Outside of health care, we have education and infrastructure, where we get into different problems of allocation and mismatch and quality of spending rather than the quantum which takes the shine off the intended and unintended consequences.
Pingfan Hong
The size of the government in an economy is more a political issue than a economic one, a result of vote in a democratic society, where the objective function of the voters is not to maximize the economic efficiency of the country. The debate on smaller government versus bigger government will never reach a conclusion. What the economists should do is to take the given size of the government determined by politics as the condition for optimization of resources.
Andrew N Mason
Smaller government is better on the long run, but the rate at which you make it smaller matters
Francisco Estudillo
"...Keynesian models that always predict that GDP expands when the government gets larger..."
It must be considered when there is a recession.
Carol Maczinsky
The US could sent a Nimitz class air carrier to Europe and turn it into a war keynesianism museum. The operating costs of these navy vessels are insane.
Or leave some bombs and helicopters and so forth in the Mali desert. US military capabilities are overblown. It's too expensive and inefficient.
Andres Castillo @ac452
And what about the lessons from Europe. Are those not valid?
Matthew Cowan
I believe the lessons from Euorpe tend to vindicate Mr. Barro's article, not discredit it. Several economies, including Greece and Italy, were able to structure financial products that added more debt and spending than was officially shown in reports to the EU. These debts were the equivalent of 'off-balance sheet' borrowing for these nations.
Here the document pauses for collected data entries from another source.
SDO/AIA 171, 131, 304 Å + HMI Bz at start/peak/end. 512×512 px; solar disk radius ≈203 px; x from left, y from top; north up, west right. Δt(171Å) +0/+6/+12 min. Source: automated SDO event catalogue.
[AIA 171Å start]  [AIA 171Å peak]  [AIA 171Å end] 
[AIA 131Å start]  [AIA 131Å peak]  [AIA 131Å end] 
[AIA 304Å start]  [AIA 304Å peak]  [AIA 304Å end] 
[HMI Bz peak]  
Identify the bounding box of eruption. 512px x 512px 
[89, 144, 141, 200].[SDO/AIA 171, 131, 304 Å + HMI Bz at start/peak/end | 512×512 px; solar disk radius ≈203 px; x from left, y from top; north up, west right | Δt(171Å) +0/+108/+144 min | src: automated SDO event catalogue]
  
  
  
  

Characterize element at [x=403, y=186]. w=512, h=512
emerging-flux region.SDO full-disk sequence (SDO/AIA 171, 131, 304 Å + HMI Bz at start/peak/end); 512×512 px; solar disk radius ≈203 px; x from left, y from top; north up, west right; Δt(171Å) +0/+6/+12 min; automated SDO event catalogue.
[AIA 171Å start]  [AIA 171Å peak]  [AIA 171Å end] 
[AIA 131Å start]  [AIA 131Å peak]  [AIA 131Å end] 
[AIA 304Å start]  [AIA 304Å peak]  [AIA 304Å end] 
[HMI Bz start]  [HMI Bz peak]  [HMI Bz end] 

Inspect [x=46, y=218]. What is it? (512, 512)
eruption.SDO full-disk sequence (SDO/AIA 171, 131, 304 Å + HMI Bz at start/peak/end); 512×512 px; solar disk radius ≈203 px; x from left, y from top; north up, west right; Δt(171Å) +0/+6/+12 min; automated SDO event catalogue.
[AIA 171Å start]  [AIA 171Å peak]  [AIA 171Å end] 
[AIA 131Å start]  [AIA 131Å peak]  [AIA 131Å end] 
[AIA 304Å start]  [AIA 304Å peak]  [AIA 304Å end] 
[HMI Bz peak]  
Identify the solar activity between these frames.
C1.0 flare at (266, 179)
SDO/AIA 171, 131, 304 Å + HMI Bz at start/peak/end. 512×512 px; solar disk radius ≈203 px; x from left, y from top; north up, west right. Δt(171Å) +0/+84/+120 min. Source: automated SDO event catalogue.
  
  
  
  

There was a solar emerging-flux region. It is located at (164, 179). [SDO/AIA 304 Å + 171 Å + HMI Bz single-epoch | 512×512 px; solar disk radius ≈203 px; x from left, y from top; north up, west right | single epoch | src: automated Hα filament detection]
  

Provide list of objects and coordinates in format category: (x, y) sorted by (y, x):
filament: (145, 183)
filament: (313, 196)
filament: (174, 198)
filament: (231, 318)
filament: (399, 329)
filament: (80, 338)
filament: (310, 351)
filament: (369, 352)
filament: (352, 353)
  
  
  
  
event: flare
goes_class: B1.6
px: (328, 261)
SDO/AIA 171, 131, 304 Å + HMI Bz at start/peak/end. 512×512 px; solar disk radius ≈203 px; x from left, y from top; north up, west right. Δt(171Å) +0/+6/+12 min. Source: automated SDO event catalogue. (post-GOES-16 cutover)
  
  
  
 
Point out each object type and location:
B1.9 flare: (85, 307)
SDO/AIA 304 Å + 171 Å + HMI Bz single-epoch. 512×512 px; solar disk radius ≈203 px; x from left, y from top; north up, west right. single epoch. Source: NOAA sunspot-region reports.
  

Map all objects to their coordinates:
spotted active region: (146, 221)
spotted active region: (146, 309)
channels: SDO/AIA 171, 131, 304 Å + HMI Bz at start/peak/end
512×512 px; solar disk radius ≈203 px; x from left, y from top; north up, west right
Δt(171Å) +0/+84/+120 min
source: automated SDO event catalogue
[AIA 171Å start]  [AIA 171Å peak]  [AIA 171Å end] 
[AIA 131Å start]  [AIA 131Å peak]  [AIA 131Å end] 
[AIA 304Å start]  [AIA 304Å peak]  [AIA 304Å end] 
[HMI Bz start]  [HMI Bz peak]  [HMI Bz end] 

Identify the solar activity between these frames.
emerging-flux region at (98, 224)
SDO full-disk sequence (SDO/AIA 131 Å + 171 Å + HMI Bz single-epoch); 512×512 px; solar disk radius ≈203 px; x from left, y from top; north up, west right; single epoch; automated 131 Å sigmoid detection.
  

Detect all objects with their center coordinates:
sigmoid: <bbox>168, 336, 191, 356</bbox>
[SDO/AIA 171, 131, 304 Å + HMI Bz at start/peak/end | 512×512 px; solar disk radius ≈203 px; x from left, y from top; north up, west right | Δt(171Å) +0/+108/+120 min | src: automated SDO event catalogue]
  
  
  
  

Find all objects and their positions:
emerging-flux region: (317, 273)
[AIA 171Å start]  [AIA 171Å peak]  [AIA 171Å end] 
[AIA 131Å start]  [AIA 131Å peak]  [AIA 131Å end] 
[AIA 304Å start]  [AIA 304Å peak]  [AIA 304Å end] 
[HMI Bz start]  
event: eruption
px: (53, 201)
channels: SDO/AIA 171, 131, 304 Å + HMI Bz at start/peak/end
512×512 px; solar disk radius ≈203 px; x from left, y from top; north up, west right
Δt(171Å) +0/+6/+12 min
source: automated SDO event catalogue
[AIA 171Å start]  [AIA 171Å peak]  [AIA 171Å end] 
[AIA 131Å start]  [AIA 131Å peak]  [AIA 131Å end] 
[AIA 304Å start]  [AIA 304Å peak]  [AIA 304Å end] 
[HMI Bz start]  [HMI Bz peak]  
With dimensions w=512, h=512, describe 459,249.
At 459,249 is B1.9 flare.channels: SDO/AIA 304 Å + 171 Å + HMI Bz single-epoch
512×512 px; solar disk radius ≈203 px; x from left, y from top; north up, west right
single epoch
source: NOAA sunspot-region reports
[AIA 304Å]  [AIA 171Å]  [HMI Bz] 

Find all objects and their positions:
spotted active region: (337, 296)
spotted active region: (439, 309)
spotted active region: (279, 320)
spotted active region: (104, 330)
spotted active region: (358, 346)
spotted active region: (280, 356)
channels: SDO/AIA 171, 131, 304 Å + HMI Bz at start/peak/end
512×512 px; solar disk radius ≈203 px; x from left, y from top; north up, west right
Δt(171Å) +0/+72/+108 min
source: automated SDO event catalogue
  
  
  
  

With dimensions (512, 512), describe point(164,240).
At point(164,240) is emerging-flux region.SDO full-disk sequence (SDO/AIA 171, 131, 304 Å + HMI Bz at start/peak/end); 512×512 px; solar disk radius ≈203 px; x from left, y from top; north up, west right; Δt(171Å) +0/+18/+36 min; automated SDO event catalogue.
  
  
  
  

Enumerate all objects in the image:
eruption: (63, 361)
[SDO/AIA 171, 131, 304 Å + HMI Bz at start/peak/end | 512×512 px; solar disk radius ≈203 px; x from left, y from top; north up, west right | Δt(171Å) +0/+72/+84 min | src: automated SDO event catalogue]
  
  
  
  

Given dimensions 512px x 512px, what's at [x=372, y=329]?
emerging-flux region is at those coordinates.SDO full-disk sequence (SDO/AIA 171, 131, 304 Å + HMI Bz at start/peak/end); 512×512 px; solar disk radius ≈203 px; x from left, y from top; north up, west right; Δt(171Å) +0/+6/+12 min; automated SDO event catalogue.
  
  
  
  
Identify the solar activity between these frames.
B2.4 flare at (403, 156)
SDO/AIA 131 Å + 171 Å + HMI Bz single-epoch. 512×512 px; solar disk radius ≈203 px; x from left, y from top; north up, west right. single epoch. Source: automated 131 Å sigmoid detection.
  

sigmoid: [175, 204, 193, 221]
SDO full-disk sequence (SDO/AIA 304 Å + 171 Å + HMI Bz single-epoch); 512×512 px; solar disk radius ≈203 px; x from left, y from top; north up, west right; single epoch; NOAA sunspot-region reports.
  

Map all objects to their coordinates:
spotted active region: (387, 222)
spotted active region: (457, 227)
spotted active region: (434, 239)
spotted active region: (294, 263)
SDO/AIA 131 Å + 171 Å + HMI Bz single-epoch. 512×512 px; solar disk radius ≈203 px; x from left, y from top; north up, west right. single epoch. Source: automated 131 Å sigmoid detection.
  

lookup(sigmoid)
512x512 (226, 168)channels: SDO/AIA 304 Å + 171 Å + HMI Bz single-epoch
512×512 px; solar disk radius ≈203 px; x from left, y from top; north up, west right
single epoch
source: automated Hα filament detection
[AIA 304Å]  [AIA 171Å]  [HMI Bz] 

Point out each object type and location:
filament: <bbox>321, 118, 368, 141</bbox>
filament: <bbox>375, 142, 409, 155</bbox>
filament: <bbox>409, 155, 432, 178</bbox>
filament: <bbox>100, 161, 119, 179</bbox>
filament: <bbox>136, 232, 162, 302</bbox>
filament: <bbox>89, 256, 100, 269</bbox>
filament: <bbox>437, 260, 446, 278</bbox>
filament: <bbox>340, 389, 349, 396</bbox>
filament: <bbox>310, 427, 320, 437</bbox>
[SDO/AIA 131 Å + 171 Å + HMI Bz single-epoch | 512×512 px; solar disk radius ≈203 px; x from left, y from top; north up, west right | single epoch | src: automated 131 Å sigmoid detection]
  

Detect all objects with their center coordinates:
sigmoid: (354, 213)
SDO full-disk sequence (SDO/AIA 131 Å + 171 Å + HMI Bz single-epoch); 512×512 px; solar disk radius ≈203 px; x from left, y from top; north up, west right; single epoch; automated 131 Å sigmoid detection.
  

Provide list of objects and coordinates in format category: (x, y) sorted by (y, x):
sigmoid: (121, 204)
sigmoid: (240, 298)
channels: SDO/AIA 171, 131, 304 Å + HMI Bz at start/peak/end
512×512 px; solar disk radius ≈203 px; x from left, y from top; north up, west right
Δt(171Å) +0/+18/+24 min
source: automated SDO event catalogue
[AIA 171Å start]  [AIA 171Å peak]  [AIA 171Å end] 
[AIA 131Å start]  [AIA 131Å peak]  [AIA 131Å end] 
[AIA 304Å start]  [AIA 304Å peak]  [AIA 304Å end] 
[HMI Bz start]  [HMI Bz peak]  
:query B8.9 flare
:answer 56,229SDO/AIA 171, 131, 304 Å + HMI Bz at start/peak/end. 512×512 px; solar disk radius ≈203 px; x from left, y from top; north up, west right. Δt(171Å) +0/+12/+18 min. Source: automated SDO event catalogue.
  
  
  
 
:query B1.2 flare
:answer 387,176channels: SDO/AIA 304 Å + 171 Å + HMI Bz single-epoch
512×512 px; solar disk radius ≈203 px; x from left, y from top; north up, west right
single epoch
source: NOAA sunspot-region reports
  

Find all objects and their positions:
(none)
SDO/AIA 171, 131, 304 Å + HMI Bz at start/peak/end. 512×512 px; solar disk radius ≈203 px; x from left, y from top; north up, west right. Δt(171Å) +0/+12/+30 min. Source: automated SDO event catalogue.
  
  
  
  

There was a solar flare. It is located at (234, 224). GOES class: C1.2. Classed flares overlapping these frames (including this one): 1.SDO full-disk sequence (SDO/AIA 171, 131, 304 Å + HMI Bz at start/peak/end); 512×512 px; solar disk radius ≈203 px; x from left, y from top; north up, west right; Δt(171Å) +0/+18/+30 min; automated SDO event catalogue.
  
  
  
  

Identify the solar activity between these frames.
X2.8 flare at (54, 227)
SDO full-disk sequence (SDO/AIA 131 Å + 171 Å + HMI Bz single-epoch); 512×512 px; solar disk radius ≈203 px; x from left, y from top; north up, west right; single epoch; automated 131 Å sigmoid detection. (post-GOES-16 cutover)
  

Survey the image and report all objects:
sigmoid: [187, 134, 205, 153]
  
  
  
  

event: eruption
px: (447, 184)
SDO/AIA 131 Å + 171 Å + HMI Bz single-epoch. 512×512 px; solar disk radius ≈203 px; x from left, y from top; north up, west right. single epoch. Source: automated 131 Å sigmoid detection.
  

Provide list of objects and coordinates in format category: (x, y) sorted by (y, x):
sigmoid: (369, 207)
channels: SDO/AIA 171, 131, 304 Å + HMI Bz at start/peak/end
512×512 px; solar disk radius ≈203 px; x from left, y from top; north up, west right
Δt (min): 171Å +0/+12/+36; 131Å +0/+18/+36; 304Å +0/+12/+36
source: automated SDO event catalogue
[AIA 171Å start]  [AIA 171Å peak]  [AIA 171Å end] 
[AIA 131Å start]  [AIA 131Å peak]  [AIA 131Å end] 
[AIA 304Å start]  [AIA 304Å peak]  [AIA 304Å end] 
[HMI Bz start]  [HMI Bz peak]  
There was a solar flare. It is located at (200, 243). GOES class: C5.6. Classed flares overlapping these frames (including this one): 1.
This enabled Greece and others to add debt while still meeting their EU targets for budget deficits. This, in turn, increased the size of government and its ability to spend during the boom years with the unfortunate consequence of leaving these countries heavily indebted when the crisis of 2008 hit in full force.
Greece also had a higher tax on labor than many other European countries. Greeks tended to retire earlier than their European counterparts and pension expense was forecast to increase much faster than other nations.
Liberals tend to look at the significant drop in government spending and the simultaneous drop in GDP and blame the latter on the former, but the situation in Greece is more complicated than that. Cuts in government spending are part of the decrease in GDP, but the fall is much more complicated. The social fabric of Greece is being tested by its unsustainable debt boom and entitlement commitments.
Jose araujo
Europe's problem is the Euro not the government sizes.
If you take closer look at Europe they both validate and deny Barro's points of view, but looking closer...
Scandinavia clearly tells us that a bigger government with high taxes and a strong production of social goods (like education, security, health and social security) is the way to go.
Southern Europe on the opposite tells us that bigger governments are bad, but governments here act in favor of corporations, they are big because they have to buy goods that are produced by the ones that support. Big government with high inequality.
In the end its not the size that matters its what government does.